With apologies to Andy Williams, we are now in the most wonderful time of the year — the seasonally favorable six-month period for stocks, observes John Buckingham, value-oriented money manager and editor of The Prudent Speculator.

There is no assurance that the six months will produce stellar gains, and we need go back only one year to see red ink. The most recent November through April total return span was lousy. However, over the last three decades, the Halloween-to-May-Day returns for the Russell 3000 Value index have been negative only six times. 

We've also looked at the historical returns between Value stocks and Growth stocks, as well as between Dividend Payers and Non-Dividend Payers for the May-October and November-April periods.

Based on monthly portfolio returns as calculated by Professors Eugene F. Fama and Kenneth R. French, equities of all shapes and sizes have performed best from November through April, with the most wonderful returns, on average, favoring Value no matter the time of year and Dividend Payers enjoying a much more consistent ride.

We realize that it is hard to stay disciplined as the siren songs of the doom-and-gloom purveyors are not easy to resist, with many making seemingly sound arguments.
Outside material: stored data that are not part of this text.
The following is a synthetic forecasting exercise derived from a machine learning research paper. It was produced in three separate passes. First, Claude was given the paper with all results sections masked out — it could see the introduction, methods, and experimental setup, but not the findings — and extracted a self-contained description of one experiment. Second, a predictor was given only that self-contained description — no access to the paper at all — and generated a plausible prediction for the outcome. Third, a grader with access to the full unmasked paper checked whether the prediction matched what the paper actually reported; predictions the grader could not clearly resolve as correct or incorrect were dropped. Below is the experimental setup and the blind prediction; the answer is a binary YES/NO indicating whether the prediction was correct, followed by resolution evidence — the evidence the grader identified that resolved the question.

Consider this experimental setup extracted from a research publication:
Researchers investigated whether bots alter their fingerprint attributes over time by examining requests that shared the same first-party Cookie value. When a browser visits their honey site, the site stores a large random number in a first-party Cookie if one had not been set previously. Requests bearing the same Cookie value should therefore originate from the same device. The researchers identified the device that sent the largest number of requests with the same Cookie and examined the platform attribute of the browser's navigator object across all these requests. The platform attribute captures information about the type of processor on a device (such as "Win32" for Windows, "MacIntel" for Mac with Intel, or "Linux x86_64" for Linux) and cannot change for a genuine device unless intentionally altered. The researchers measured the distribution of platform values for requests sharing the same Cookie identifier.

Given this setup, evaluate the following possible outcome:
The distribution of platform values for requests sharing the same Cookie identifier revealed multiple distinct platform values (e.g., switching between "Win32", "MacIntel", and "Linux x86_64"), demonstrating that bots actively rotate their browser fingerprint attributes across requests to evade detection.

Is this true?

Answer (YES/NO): YES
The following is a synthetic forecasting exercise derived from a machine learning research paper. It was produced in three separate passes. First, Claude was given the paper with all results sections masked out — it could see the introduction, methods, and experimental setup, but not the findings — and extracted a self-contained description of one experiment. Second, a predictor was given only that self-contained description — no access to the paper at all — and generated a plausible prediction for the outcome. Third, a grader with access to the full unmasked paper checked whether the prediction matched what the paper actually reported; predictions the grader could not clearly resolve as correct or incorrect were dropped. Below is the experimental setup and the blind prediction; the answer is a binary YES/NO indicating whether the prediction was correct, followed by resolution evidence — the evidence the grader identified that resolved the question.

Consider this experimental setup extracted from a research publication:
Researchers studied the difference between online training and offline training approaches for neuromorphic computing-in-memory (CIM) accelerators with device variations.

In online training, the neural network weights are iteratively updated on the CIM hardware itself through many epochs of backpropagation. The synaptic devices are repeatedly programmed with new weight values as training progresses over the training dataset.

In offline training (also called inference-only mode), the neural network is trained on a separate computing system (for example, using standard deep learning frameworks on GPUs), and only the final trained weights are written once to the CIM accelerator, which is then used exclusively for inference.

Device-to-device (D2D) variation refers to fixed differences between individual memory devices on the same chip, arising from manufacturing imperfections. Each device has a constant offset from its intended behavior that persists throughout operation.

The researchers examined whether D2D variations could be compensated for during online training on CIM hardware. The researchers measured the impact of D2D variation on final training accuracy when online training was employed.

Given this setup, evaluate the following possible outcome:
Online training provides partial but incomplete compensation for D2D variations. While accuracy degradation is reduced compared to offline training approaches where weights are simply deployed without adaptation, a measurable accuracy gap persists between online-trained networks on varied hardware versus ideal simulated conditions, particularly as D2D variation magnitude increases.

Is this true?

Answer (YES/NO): NO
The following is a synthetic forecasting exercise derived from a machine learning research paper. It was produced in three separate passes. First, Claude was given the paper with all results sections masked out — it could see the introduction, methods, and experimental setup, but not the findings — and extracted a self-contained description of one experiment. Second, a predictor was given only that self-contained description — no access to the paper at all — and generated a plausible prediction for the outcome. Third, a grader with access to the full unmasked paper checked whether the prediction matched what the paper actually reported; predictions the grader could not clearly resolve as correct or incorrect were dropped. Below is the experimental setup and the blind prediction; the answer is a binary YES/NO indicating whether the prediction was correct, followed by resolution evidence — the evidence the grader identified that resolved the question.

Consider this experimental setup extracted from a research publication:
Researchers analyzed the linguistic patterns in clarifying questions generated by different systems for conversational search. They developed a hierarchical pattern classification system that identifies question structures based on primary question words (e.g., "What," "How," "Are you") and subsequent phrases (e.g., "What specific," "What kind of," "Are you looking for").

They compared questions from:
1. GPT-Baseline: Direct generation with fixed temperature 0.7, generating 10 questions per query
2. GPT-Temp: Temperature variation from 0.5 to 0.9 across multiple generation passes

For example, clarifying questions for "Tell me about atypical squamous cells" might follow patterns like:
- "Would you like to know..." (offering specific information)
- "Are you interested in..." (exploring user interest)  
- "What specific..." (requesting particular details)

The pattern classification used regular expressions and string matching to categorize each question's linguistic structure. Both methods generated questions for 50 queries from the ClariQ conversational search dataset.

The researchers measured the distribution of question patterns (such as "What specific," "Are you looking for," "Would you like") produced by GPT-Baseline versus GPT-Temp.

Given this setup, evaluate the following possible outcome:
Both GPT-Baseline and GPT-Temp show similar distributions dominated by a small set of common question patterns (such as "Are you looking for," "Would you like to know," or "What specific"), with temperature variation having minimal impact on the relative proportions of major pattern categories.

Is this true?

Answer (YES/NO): NO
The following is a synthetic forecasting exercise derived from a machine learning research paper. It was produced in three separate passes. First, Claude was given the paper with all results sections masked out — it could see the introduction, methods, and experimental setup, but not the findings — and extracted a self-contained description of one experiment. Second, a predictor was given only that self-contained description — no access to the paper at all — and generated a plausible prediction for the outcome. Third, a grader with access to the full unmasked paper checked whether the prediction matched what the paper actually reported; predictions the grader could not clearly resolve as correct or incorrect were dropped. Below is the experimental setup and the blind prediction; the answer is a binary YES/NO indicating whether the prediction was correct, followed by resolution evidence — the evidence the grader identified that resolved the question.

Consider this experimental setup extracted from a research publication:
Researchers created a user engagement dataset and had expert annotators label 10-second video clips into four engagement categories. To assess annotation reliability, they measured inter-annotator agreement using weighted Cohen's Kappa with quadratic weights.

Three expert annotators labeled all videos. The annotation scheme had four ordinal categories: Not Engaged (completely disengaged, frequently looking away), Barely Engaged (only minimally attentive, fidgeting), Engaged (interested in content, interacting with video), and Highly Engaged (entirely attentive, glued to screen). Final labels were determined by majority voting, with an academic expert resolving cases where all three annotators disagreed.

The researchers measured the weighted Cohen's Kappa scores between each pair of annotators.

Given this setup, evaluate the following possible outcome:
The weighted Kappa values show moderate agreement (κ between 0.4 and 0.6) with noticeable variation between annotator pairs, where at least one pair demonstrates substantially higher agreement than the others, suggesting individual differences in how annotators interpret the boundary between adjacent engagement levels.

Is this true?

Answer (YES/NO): NO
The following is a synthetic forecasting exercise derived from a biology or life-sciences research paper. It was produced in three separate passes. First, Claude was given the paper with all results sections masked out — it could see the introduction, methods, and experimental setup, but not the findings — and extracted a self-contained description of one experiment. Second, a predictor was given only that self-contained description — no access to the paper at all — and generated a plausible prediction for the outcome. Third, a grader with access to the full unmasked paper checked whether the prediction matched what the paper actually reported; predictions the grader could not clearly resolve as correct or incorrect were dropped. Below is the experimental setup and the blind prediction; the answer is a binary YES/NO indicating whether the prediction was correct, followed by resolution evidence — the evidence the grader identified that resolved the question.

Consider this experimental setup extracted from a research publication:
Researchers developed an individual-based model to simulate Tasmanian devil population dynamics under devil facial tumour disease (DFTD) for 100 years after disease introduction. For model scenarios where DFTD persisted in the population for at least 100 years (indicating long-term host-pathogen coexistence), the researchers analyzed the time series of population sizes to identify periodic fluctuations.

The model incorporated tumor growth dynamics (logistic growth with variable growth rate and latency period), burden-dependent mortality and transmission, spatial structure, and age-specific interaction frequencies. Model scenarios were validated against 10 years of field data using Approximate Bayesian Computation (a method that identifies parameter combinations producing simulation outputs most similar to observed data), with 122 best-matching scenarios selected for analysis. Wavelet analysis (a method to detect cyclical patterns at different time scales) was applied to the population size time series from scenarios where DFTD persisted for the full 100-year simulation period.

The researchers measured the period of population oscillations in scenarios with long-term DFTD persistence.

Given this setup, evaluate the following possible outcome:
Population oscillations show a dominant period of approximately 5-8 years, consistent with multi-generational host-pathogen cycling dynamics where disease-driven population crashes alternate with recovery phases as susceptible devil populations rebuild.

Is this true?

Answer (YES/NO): NO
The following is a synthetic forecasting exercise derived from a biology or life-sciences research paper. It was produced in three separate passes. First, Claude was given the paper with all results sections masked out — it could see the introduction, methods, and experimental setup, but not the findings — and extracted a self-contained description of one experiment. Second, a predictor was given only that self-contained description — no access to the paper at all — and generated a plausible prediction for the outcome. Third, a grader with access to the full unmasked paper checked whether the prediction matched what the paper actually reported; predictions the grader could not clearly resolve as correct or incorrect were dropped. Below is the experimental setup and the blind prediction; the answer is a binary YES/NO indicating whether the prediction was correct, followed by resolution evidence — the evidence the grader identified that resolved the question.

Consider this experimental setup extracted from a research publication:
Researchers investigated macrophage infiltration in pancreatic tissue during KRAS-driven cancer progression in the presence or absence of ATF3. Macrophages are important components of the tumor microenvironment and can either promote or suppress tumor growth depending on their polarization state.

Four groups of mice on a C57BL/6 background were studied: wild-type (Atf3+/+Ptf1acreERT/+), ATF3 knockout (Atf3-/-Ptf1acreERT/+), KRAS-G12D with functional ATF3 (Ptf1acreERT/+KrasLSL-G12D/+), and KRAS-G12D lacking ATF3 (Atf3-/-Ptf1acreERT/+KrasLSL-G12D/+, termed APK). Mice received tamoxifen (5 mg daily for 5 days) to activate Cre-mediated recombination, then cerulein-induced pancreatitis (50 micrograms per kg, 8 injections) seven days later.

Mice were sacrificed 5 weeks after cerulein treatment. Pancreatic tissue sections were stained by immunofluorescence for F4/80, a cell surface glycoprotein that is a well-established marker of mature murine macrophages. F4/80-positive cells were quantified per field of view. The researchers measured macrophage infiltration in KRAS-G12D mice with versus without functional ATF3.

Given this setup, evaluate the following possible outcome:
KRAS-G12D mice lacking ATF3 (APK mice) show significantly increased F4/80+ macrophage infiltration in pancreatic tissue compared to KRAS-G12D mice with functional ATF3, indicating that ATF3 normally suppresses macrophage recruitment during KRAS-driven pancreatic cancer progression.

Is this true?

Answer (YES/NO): NO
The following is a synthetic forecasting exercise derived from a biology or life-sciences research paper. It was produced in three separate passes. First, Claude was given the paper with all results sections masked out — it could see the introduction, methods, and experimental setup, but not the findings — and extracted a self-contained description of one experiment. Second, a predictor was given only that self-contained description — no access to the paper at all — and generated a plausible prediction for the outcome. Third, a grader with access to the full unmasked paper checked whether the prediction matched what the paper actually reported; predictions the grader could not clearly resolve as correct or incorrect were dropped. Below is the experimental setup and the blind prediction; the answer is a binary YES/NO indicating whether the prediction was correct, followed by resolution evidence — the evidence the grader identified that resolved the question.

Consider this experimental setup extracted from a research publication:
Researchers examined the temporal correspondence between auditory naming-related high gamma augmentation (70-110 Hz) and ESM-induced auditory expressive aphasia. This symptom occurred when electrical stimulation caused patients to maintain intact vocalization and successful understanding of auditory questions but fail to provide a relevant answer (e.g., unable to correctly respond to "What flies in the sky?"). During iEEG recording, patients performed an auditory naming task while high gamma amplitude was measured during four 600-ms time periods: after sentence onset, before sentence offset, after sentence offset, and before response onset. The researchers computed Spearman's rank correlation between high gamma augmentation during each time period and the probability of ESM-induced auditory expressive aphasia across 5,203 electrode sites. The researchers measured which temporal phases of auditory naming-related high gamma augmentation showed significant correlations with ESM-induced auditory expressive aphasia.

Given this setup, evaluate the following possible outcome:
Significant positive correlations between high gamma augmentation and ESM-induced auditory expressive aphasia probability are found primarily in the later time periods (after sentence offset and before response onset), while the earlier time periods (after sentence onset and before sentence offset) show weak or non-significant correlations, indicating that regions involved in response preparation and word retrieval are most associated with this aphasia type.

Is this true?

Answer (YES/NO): YES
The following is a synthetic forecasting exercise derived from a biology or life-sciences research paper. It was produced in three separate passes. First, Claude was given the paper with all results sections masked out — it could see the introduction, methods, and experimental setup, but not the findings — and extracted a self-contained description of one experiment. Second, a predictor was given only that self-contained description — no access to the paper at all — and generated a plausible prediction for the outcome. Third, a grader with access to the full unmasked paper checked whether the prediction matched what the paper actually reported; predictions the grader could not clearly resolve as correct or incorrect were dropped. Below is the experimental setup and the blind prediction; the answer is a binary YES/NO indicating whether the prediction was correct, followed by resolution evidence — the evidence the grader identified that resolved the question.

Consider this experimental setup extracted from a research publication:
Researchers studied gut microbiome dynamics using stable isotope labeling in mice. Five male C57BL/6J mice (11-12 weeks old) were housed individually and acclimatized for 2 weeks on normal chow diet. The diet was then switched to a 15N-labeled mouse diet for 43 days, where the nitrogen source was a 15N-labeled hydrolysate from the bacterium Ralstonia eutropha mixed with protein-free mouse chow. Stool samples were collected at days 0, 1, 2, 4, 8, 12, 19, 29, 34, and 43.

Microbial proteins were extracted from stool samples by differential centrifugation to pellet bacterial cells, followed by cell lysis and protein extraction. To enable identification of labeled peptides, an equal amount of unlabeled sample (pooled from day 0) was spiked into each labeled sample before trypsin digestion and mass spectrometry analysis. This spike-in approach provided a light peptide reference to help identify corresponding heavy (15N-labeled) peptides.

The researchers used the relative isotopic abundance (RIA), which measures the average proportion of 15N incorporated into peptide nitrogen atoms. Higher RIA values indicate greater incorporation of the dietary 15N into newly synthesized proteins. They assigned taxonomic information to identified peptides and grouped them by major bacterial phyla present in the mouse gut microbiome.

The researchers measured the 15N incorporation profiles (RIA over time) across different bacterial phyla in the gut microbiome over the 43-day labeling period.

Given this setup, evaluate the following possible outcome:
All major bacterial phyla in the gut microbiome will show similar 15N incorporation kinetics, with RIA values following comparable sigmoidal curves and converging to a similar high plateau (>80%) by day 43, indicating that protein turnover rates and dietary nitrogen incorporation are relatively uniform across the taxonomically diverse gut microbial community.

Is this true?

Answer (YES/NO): NO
No doubt, downturns are part of the investment process as 5% pullbacks happen three times a year, on average, 10% corrections occur every 11 months, on average, and 20% bear markets take place every 3.4 years, including this one.

However, despite what investors have endured this year, whether the worry is prior periods of rising interest rates, higher inflation rates, Fed Tightening or the lead up to/the aftermath of recessions, equities have performed well, on average, with Value usually leading the way. And every scary event throughout history has been overcome in the fullness of time.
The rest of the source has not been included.